Maana’s technology extracts knowledge from a specific source, empowering subject experts with knowledge models that can used to recommend decisions in real-time, helping industrial giants generate operational efficiencies and new revenue sources.
“More and more large companies are starting to speak the same language,” Babur Ozden, Maana’s CEO and co-founder, said during an interview with The Innovator in Davos. “They want to know ‘Can I use my data to influence all the decisions I make’?”
The largest industrial companies have been data savvy for decades. “What digitization means is can they use their data in a uniquely different way and the number one they would look at the difference is whether it going to make an impact to their top or bottom line,” says Ozden. “ They are all testing the state of the art of everything. They need to find a way digitization equates to significant impact on their financial tables to get the CEO and board’s attention. When a company is convinced it can be done it is ready for a full assault. When there is a chief digital officer — he or she and the organization create a road map for doing things. “
Digitization road maps fall into two categories: edge and center. The edge category uses the data devices generate on-site. “It is inevitable with more and more machines and advance sensors to push many of the decisions in real time operations remotely,” says Ozden. The other track focuses on the center, and that is where Maana’s technology comes in. “A company’s subject matter experts — are still and will remain key decision makers — they have domain expertise — it is there that companies can use data across the board and help with every decision,” Ozden says.
“Companies need a quick easy way to develop new solutions and speed is key,” he says. “Our knowledge layer gives a company a mass-scale decision model. That is our argument and has been a major factor in our success. We wanted to fully verify our claims about what technology could do and to show that a technology like Maana can be used in the drilling part of the company, trading part of the company, shipping, or customer service. It was extremely important to us to make sure that each time we acquired a customer that we could help the customer grow to the maximum potential.”
In December Maana raised a $28 million series C round of venture capital, bringing the total raised to $68 million.
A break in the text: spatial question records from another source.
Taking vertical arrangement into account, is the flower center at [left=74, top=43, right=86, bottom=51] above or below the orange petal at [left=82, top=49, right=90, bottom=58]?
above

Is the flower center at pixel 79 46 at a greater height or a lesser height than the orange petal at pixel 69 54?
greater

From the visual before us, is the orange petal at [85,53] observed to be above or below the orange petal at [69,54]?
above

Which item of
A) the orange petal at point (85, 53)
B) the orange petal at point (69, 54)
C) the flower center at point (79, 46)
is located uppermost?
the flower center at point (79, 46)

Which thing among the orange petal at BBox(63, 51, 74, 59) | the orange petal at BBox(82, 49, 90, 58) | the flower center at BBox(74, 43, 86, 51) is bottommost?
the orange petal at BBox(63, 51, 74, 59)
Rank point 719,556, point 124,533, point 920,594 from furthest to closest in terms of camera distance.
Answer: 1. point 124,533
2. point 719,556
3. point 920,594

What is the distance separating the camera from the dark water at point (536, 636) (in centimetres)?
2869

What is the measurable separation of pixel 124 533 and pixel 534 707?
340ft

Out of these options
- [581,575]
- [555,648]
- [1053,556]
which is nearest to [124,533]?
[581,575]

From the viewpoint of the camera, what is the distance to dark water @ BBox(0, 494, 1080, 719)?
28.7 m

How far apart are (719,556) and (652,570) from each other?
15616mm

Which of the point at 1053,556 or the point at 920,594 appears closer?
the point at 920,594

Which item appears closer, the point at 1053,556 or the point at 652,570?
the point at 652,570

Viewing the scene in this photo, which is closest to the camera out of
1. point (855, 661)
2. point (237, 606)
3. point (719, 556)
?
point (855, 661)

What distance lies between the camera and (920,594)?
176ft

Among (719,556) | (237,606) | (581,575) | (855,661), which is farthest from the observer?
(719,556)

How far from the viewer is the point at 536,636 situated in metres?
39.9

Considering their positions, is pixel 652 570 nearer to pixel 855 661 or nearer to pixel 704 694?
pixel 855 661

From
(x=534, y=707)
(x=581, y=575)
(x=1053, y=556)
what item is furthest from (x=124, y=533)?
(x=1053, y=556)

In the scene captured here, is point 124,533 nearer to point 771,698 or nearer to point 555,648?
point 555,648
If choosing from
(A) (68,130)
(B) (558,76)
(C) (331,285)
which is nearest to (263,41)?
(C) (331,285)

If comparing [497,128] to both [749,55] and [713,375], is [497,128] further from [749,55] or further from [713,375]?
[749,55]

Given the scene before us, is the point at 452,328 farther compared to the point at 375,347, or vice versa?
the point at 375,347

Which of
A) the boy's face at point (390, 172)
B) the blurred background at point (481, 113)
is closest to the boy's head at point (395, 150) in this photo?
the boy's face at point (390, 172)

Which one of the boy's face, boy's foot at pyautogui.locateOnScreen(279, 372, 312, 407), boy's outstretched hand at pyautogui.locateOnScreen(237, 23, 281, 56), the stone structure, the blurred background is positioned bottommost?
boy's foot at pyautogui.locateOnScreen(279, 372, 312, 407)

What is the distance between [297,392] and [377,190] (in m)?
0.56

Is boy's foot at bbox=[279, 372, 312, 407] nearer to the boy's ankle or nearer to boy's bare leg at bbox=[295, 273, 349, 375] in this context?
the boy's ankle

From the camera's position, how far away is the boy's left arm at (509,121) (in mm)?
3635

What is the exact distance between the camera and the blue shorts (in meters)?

The latest round, which Ozden said will be used to scale globally and support the company’s growing Global 300 customer base, was led by China International Capital Corporation (CICC) and Eight Square Capital. Other new investors include Accenture Ventures and Sino Capital. All of Maana’s existing strategic investors, Intel Capital, GE Ventures, Chevron Technology Ventures, Saudi Aramco Energy Ventures and Shell Technology Ventures participated.